Despite the longevity and the relative simplicity of the concept of a ceasefire, there has been little agreement, and much confusion, around their nomenclature. This chapter is primarily devoted to better understanding and interrogating these definitions. It moves away from the conventional view of ceasefires that focusses primarily on their success at reducing violence and battle related deaths or their ability to lead to a peace agreement, and instead traces the genealogy of the literature on conflict resolution and the state to the scholarship on the construction of order beyond the state to argue that ceasefires should not only be considered military tools but types of wartime order that have statebuilding implications.

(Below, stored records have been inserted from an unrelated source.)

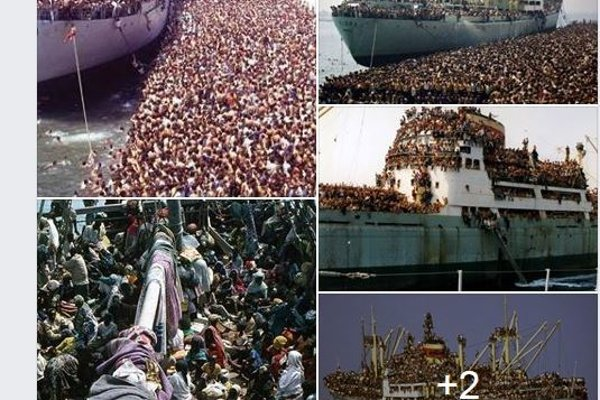 Zábery preplnenej lode nemajú s aktuálnou utečeneckou krízou nič spoločné.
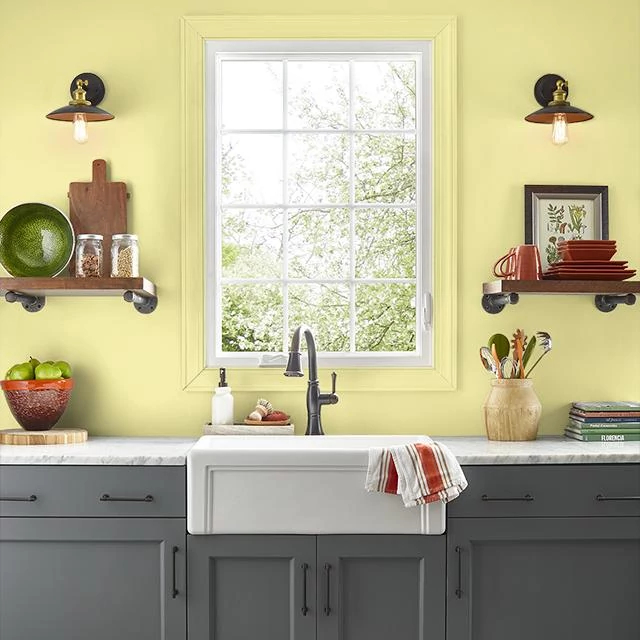 Kitchen painted in YELLOW GREEN
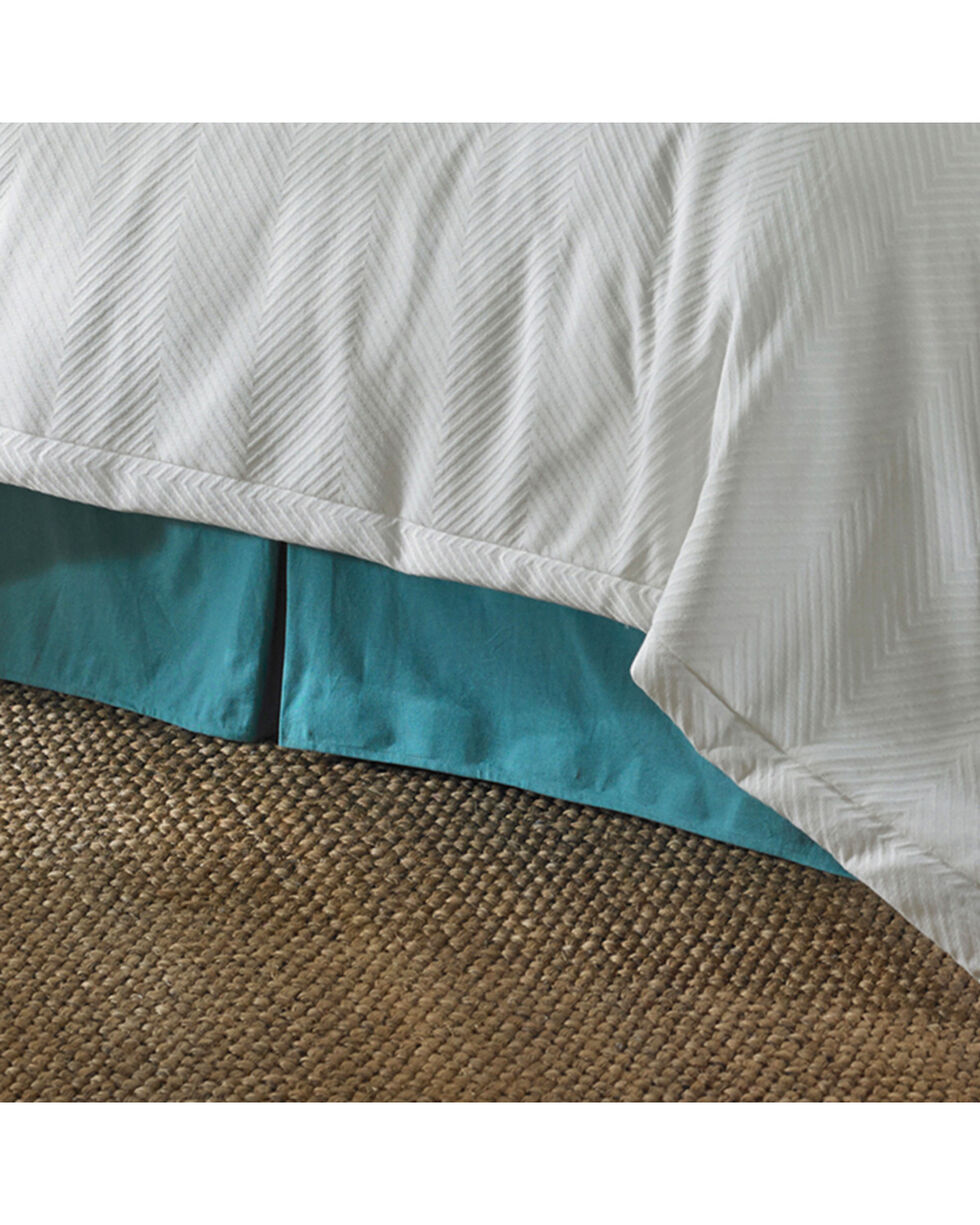 HiEnd Accents Catalina Queen Bedskirt , Multi, hi-res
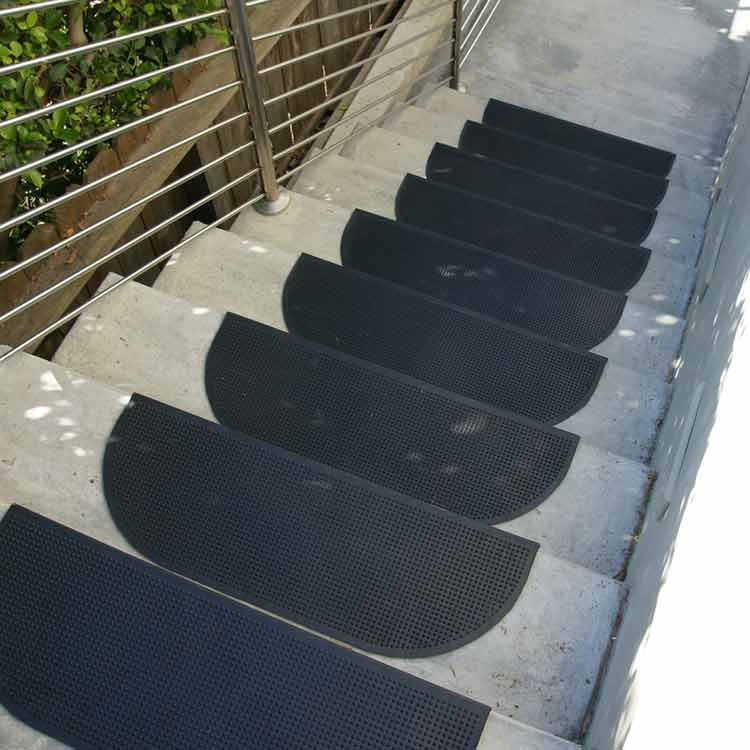 GripTight Rubber Stair Treads
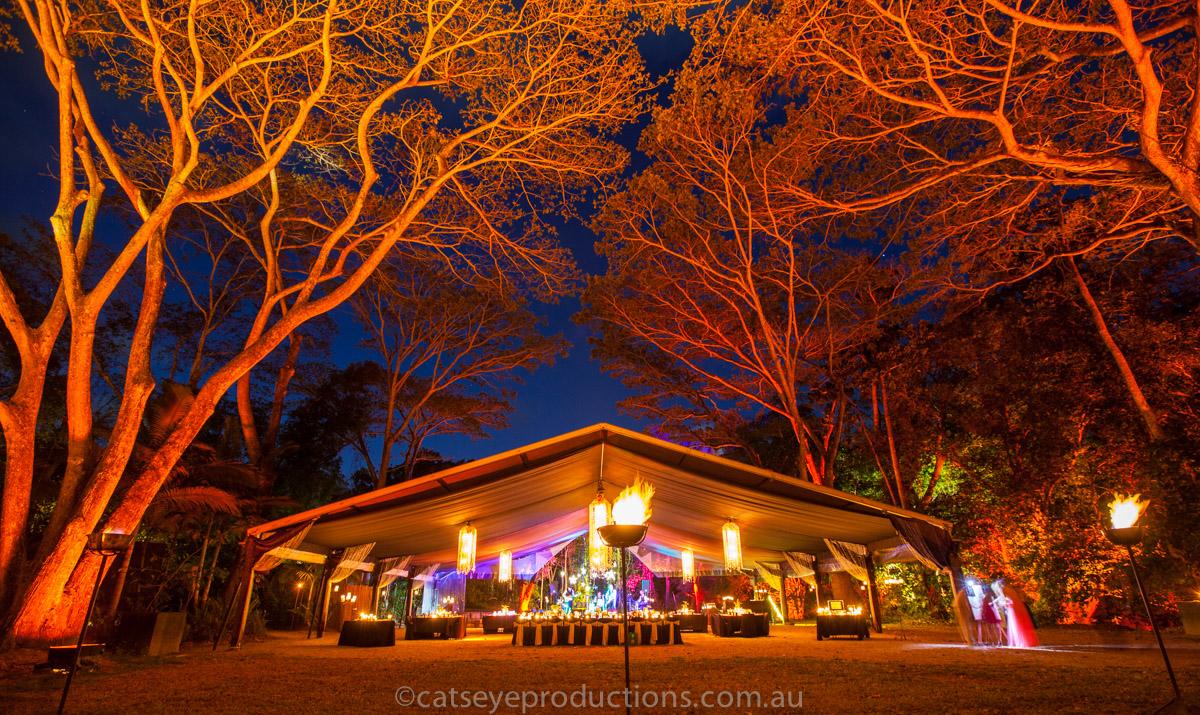 port-douglas-wedding-photographer-spencerblog-90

This chapter offers context to the primary case study of this book – the Syrian civil war. It does this by elaborating more fully on two broader topics – on the one hand, a historical overview of the Syrian regime and the onset of the revolution; and on the other hand, a summary of the major ceasefires used during the civil war. These two subjects are of course inexorably interconnected. By providing an overview of some of the important aspects of Syria’s recent political and social history, we gain a better understanding and appreciation of two themes of relevance for this book: firstly, the nature of the Syrian state, in particular the structure and essence of the Assad regime; and secondly, the ramifications of this for how ceasefires have played out during the Syrian civil war.